▸ AUFGABE
Geben Sie aus dem Text über die Messerangriffe in Jerusalem den Abschnitt zwischen „Israel erlebt heute“ und „in zehn Tagen.“, beide einschließlich, unverändert aus.

▸ TEXTAUSZUG
======

Israel erlebt heute Dienstag den opferreichsten Tag seit Beginn der Gewalteskalation Anfang Monat: Zwei Israelis wurden in Jerusalem getötet, als zwei Palästinenser in einem Bus auf die Passagiere einstachen und schossen. Fast gleichzeitig fuhr in einem anderen Teil der Stadt ein Angreifer mit einem Auto in eine Bushaltestelle und stach auf Wartende ein.

Messerattacken werden zum Merkmal der aktuellen Revolte von palästinensischen Jugendlichen. Die Anschlagsserie begann am 3. Oktober mit dem 19-jährigen Mohammad Halabi aus Hebron, der auf Facebook ankündigte, er werde im Namen einer neuen Intifada sterben. Anschliessend erstach er in der Jerusalemer Altstadt zwei jüdische Männer, bevor er von Sicherheitskräften erschossen wurde. Seither starben mindestens acht Israelis und 27 Palästinenser – in zehn Tagen.

Wieso eskaliert die Gewalt? Droht wirklich eine neue Intifada? 20 Minuten fragte nach und gibt einen Überblick.

Was war der Auslöser für die «Messer-Intifada»?

======

▸ GESAMMELTE DATEN

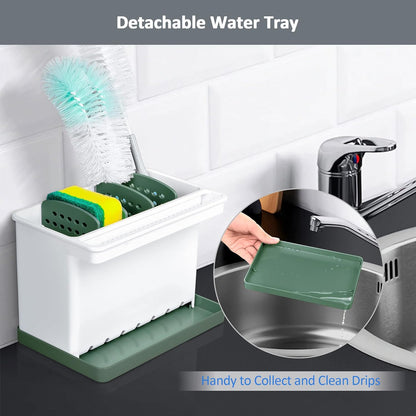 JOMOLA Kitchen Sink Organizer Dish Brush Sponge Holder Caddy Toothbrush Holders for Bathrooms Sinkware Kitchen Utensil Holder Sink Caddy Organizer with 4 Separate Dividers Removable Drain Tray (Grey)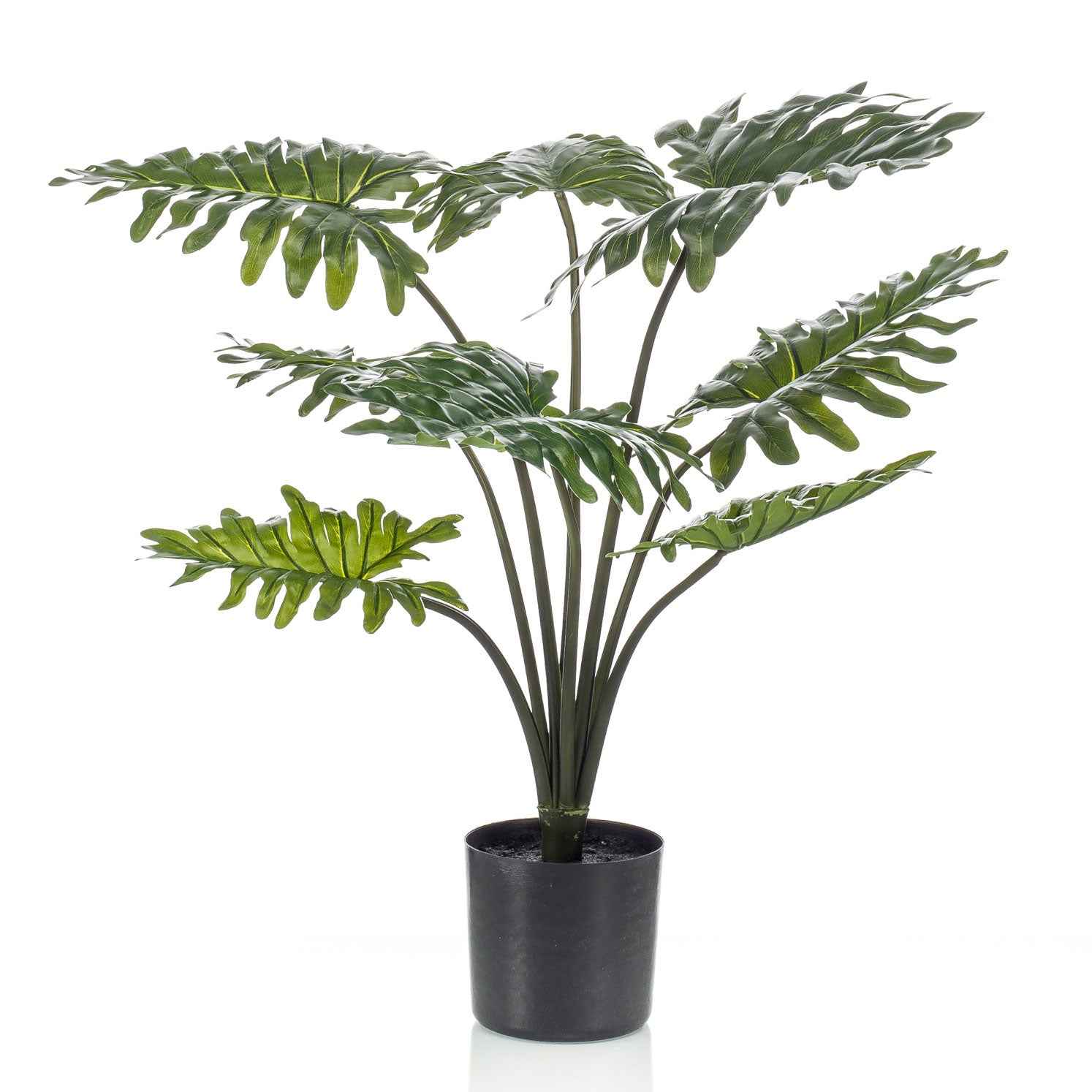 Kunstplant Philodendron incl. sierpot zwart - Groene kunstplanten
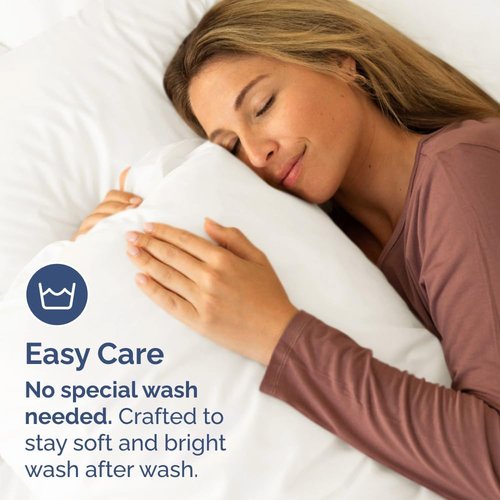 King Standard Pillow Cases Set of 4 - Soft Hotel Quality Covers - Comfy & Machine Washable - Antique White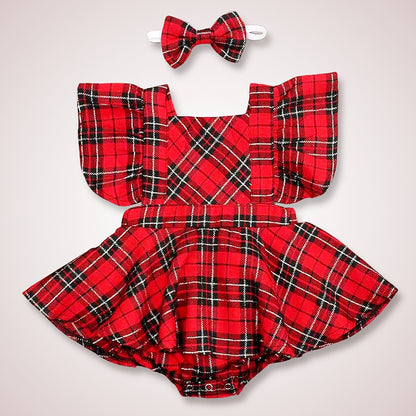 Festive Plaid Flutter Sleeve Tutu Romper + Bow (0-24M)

======

▸ ANTWORTFELD
Israel erlebt heute Dienstag den opferreichsten Tag seit Beginn der Gewalteskalation Anfang Monat: Zwei Israelis wurden in Jerusalem getötet, als zwei Palästinenser in einem Bus auf die Passagiere einstachen und schossen. Fast gleichzeitig fuhr in einem anderen Teil der Stadt ein Angreifer mit einem Auto in eine Bushaltestelle und stach auf Wartende ein.

Messerattacken werden zum Merkmal der aktuellen Revolte von palästinensischen Jugendlichen. Die Anschlagsserie begann am 3. Oktober mit dem 19-jährigen Mohammad Halabi aus Hebron, der auf Facebook ankündigte, er werde im Namen einer neuen Intifada sterben. Anschliessend erstach er in der Jerusalemer Altstadt zwei jüdische Männer, bevor er von Sicherheitskräften erschossen wurde. Seither starben mindestens acht Israelis und 27 Palästinenser – in zehn Tagen.